*What the exercise asks:* In the records below, copy the lines from the one containing "Which object among" to the one containing "Answer: point 76,89", both included, and leave out the pictures.

*Input data:*
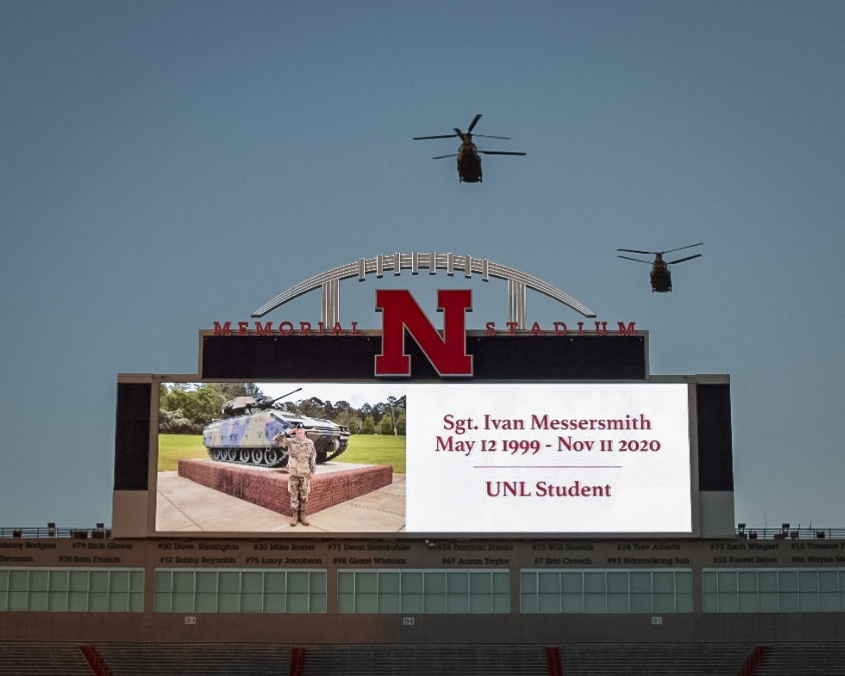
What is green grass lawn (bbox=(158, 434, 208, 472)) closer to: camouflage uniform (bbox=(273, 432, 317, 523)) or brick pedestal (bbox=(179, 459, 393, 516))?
brick pedestal (bbox=(179, 459, 393, 516))

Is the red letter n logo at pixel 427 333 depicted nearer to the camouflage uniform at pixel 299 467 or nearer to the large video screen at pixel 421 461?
the large video screen at pixel 421 461

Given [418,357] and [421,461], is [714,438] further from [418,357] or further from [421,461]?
[418,357]

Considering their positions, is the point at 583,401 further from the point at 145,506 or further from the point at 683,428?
the point at 145,506

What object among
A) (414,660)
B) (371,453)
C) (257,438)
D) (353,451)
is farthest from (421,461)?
(414,660)

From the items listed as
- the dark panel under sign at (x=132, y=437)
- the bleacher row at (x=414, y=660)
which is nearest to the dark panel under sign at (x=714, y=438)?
the bleacher row at (x=414, y=660)

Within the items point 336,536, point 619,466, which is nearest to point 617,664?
point 619,466
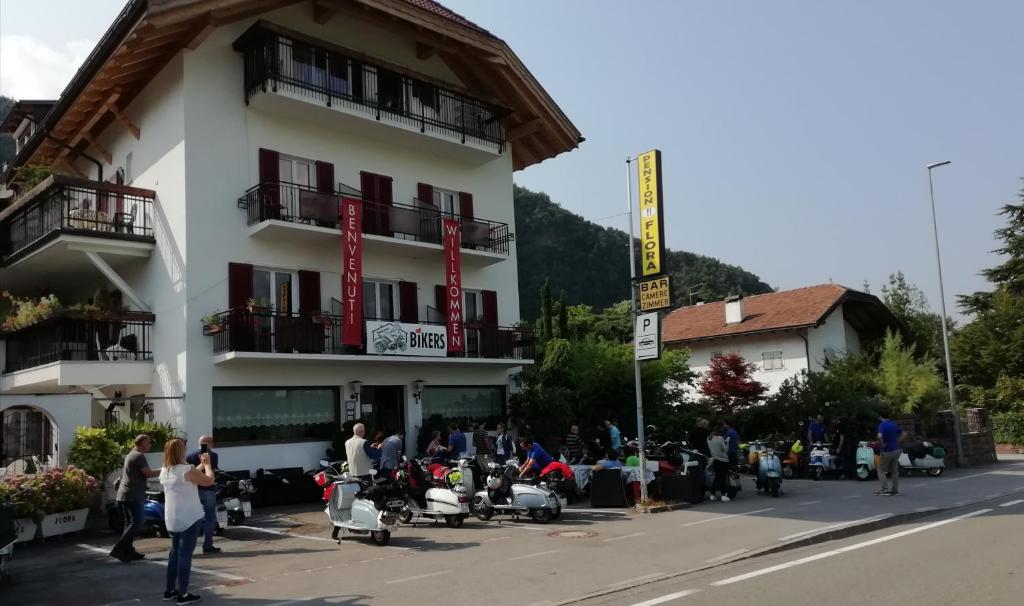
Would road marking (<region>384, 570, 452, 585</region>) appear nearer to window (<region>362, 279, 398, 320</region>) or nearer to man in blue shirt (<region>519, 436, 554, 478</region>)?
man in blue shirt (<region>519, 436, 554, 478</region>)

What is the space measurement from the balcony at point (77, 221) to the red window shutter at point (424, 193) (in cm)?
702

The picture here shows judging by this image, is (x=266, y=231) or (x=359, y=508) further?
(x=266, y=231)

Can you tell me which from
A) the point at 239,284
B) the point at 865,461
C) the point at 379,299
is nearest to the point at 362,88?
the point at 379,299

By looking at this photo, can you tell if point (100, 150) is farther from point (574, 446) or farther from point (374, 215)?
point (574, 446)

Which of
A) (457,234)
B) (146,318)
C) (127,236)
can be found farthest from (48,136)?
(457,234)

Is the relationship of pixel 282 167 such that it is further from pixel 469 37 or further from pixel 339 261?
pixel 469 37

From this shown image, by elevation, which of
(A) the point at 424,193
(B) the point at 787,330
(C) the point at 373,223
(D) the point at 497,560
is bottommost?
(D) the point at 497,560

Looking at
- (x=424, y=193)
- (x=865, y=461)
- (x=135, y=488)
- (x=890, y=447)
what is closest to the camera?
(x=135, y=488)

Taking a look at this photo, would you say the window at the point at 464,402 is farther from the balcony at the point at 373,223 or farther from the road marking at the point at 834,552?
the road marking at the point at 834,552

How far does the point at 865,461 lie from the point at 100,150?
23.0m

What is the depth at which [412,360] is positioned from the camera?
20.7m

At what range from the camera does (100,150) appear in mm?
23047

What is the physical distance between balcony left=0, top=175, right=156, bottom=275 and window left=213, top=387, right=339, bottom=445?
4.43 metres

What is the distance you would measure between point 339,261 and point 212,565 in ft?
36.5
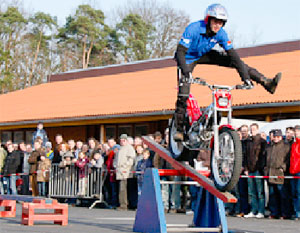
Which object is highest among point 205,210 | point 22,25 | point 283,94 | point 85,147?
point 22,25

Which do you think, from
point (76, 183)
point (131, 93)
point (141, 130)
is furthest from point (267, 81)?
point (131, 93)

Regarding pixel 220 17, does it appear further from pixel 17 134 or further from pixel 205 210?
pixel 17 134

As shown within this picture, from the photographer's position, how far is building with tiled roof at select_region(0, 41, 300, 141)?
72.7 feet

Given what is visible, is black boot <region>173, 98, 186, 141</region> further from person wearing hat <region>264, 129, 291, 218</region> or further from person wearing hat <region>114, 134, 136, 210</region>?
person wearing hat <region>114, 134, 136, 210</region>

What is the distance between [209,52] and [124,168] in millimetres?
8003

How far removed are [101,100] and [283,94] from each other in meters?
11.0

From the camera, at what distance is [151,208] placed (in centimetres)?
1020

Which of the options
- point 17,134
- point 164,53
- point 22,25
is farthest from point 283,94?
point 22,25

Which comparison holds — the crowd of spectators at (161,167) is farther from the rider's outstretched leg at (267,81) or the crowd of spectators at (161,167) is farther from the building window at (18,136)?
the building window at (18,136)

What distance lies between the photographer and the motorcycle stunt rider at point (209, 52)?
373 inches

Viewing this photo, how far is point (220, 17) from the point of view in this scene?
30.3 ft

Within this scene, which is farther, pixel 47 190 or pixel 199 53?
pixel 47 190

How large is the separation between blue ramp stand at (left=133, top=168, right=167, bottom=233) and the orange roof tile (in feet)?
30.0

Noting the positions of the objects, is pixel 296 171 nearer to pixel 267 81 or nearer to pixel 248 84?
pixel 267 81
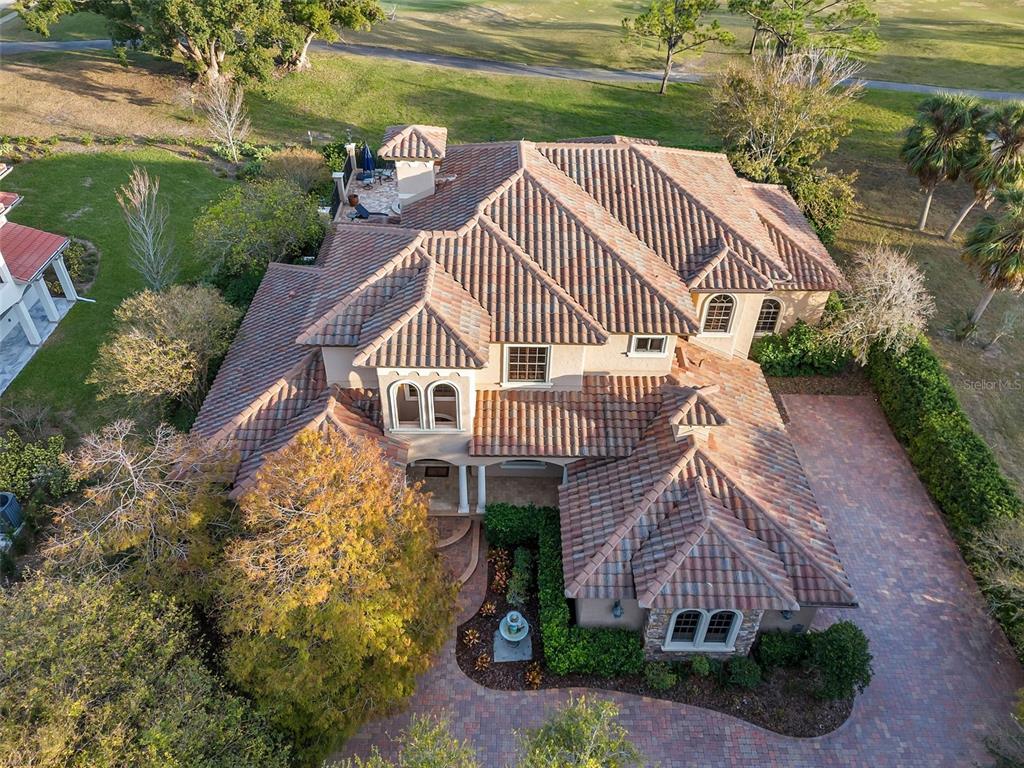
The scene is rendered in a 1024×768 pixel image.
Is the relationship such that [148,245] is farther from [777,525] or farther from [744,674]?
[744,674]

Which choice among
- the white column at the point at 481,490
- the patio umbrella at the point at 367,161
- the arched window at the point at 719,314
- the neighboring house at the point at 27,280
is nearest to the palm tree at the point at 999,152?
the arched window at the point at 719,314

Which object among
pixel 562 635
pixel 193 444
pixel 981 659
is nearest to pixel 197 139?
pixel 193 444

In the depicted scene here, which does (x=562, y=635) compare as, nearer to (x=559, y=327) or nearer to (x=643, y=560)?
(x=643, y=560)

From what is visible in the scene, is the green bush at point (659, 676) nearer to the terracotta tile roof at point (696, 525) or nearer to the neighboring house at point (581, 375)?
the neighboring house at point (581, 375)

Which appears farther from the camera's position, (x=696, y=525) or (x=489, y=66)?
(x=489, y=66)

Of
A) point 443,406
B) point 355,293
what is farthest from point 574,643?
point 355,293

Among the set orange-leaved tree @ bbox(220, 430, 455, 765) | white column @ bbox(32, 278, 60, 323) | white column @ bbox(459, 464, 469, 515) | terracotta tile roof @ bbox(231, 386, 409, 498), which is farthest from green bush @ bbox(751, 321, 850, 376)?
white column @ bbox(32, 278, 60, 323)
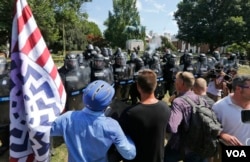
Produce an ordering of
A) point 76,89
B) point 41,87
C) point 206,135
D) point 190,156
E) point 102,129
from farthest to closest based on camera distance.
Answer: point 76,89 → point 190,156 → point 206,135 → point 41,87 → point 102,129

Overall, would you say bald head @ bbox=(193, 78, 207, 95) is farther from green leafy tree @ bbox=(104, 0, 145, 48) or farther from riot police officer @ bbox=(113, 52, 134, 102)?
green leafy tree @ bbox=(104, 0, 145, 48)

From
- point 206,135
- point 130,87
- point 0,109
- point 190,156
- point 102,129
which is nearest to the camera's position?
point 102,129

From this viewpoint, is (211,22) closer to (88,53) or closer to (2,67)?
(88,53)

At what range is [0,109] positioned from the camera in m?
5.16

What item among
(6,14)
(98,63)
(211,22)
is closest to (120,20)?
(211,22)

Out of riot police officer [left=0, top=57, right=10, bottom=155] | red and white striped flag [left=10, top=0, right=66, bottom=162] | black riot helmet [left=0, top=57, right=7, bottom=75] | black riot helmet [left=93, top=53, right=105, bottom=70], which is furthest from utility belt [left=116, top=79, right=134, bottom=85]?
red and white striped flag [left=10, top=0, right=66, bottom=162]

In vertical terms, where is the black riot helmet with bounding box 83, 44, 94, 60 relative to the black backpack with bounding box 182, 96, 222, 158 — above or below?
above

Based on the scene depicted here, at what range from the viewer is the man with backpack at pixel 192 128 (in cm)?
324

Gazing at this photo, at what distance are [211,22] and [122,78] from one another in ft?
138

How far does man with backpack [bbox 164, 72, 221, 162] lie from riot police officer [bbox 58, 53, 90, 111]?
3.22 meters

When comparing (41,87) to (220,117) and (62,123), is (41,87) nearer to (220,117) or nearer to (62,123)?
(62,123)

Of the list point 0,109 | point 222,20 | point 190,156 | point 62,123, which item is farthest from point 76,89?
point 222,20

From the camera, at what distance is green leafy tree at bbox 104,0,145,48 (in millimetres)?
55938

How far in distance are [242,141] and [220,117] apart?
12.7 inches
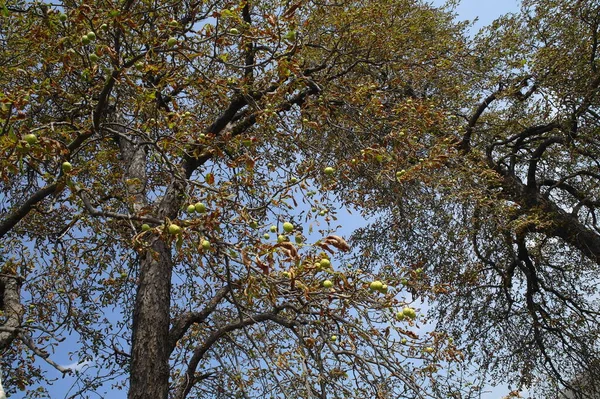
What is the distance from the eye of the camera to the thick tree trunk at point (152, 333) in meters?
4.82

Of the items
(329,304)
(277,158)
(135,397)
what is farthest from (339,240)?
(277,158)

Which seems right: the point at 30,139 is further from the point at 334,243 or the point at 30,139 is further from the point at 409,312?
the point at 409,312

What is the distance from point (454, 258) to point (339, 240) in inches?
256

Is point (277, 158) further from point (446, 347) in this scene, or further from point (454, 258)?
point (446, 347)

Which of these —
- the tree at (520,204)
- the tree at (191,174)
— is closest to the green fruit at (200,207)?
the tree at (191,174)

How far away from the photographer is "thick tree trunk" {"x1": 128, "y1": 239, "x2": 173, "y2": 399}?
4824mm

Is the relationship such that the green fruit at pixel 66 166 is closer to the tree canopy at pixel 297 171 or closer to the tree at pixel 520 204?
the tree canopy at pixel 297 171

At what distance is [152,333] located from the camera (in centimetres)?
511

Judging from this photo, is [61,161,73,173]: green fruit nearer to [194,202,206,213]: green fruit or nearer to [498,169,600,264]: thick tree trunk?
[194,202,206,213]: green fruit

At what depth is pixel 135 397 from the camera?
15.5ft

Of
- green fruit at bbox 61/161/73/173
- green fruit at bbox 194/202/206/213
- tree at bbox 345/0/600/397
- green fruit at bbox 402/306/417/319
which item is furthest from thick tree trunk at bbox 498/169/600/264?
Answer: green fruit at bbox 61/161/73/173

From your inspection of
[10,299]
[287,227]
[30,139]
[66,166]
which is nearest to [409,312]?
[287,227]

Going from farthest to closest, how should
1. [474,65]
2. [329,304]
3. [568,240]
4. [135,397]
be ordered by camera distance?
[474,65], [568,240], [135,397], [329,304]

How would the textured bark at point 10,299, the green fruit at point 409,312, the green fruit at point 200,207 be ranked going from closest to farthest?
the green fruit at point 200,207 < the green fruit at point 409,312 < the textured bark at point 10,299
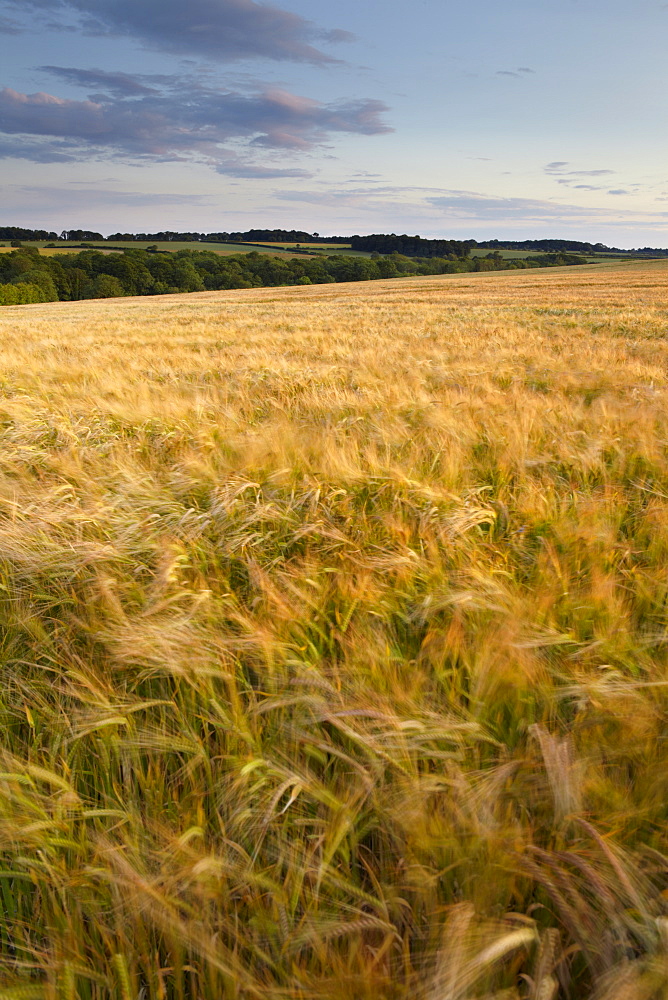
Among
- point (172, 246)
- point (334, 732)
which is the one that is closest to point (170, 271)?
point (172, 246)

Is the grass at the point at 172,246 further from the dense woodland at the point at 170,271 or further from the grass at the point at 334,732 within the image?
the grass at the point at 334,732

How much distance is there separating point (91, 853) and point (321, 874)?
49 cm

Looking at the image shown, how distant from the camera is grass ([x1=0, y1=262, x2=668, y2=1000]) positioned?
881 mm

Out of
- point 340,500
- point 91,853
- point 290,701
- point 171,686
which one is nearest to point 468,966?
point 290,701

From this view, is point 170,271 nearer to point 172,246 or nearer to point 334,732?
point 172,246

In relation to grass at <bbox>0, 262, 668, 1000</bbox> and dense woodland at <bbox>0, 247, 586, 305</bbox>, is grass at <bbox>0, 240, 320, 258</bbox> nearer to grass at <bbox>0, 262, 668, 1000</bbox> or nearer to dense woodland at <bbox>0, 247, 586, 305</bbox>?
dense woodland at <bbox>0, 247, 586, 305</bbox>

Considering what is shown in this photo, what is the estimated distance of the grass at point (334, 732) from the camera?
0.88 m

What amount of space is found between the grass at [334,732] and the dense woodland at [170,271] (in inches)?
2909

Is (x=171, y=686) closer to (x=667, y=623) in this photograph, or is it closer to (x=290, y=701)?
(x=290, y=701)

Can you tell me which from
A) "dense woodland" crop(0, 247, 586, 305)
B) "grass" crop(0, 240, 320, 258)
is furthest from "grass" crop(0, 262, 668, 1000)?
"grass" crop(0, 240, 320, 258)

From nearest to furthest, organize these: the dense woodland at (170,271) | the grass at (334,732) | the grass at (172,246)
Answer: the grass at (334,732) → the dense woodland at (170,271) → the grass at (172,246)

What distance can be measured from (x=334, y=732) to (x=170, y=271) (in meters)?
89.1

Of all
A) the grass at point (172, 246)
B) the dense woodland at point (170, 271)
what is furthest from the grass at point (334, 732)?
the grass at point (172, 246)

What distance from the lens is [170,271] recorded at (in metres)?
80.0
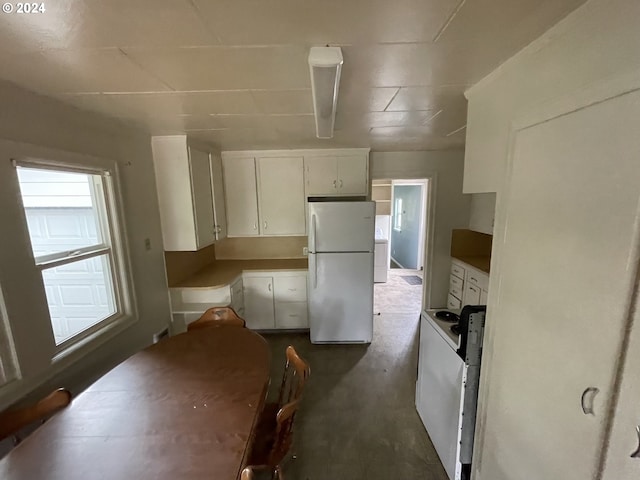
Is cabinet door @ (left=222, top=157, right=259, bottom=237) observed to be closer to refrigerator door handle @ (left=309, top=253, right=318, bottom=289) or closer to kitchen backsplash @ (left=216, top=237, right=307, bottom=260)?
kitchen backsplash @ (left=216, top=237, right=307, bottom=260)

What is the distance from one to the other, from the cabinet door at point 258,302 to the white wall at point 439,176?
6.36ft

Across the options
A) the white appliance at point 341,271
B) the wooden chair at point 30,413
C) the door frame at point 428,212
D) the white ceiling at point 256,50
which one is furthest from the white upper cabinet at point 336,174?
the wooden chair at point 30,413

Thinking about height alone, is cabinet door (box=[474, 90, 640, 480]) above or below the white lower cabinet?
above

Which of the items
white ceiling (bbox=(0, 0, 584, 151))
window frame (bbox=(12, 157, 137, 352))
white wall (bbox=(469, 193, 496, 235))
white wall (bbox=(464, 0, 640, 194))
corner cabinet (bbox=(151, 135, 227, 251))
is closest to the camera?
white wall (bbox=(464, 0, 640, 194))

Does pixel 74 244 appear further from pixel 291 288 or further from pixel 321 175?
pixel 321 175

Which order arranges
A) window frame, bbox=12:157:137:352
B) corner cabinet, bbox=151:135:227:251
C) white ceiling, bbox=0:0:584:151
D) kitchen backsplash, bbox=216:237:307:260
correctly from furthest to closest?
kitchen backsplash, bbox=216:237:307:260 → corner cabinet, bbox=151:135:227:251 → window frame, bbox=12:157:137:352 → white ceiling, bbox=0:0:584:151

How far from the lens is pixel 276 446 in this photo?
1.31 meters

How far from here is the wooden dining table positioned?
3.19 feet

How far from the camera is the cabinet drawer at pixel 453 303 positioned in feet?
11.3

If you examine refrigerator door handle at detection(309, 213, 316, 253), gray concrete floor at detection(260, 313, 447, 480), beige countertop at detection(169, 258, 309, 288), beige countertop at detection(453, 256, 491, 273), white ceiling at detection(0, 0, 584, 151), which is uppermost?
white ceiling at detection(0, 0, 584, 151)

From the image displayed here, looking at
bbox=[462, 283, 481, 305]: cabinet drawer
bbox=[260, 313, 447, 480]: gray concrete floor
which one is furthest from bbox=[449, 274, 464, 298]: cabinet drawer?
bbox=[260, 313, 447, 480]: gray concrete floor

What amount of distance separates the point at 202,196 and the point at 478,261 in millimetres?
3273

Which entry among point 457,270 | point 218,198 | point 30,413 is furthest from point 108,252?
point 457,270

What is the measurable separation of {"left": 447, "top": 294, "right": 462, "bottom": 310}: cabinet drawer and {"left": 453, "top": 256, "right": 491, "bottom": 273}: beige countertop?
526 millimetres
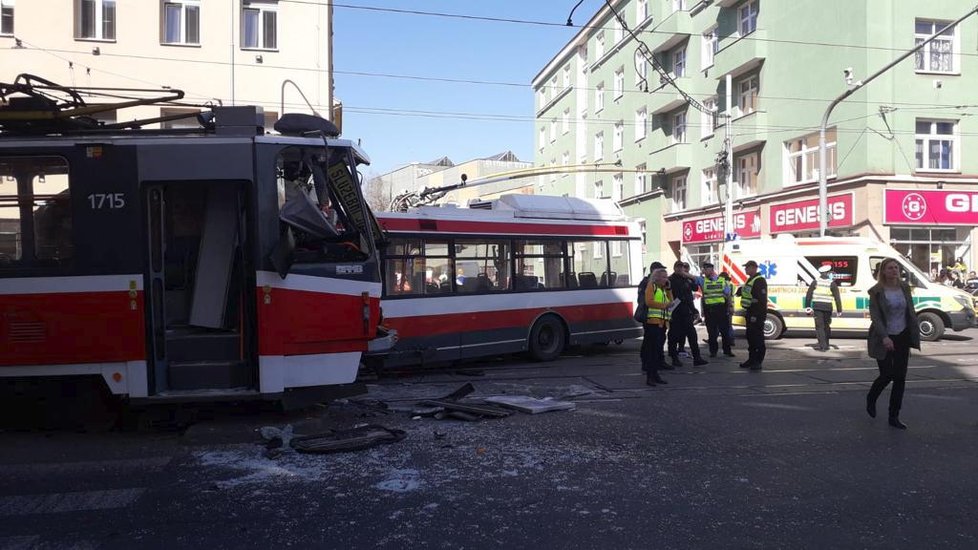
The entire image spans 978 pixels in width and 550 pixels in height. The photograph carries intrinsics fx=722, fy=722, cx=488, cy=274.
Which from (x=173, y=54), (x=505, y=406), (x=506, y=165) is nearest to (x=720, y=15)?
(x=173, y=54)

*Complete response:*
Which object among
pixel 562 635
pixel 193 444
pixel 981 659
is nearest to pixel 197 139?
pixel 193 444

In the depicted scene here, which does (x=562, y=635) compare as, nearer to (x=559, y=327) or nearer to (x=643, y=560)?
(x=643, y=560)

From what is visible in the scene, is the green bush at point (659, 676) nearer to the terracotta tile roof at point (696, 525) or nearer to the neighboring house at point (581, 375)?
the neighboring house at point (581, 375)

Which appears farther from the camera's position, (x=696, y=525) or (x=489, y=66)?
(x=489, y=66)

Of
A) point 443,406
B) point 355,293
what is farthest from point 574,643?
point 355,293

Among the set orange-leaved tree @ bbox(220, 430, 455, 765) | white column @ bbox(32, 278, 60, 323) | white column @ bbox(459, 464, 469, 515) | terracotta tile roof @ bbox(231, 386, 409, 498), which is farthest from green bush @ bbox(751, 321, 850, 376)?
white column @ bbox(32, 278, 60, 323)
Produce an ordering of
A) point 76,89
B) point 41,87
C) point 206,135
D) point 190,156
E) point 102,129
from farthest to closest based on camera distance.
Answer: point 76,89 → point 190,156 → point 206,135 → point 41,87 → point 102,129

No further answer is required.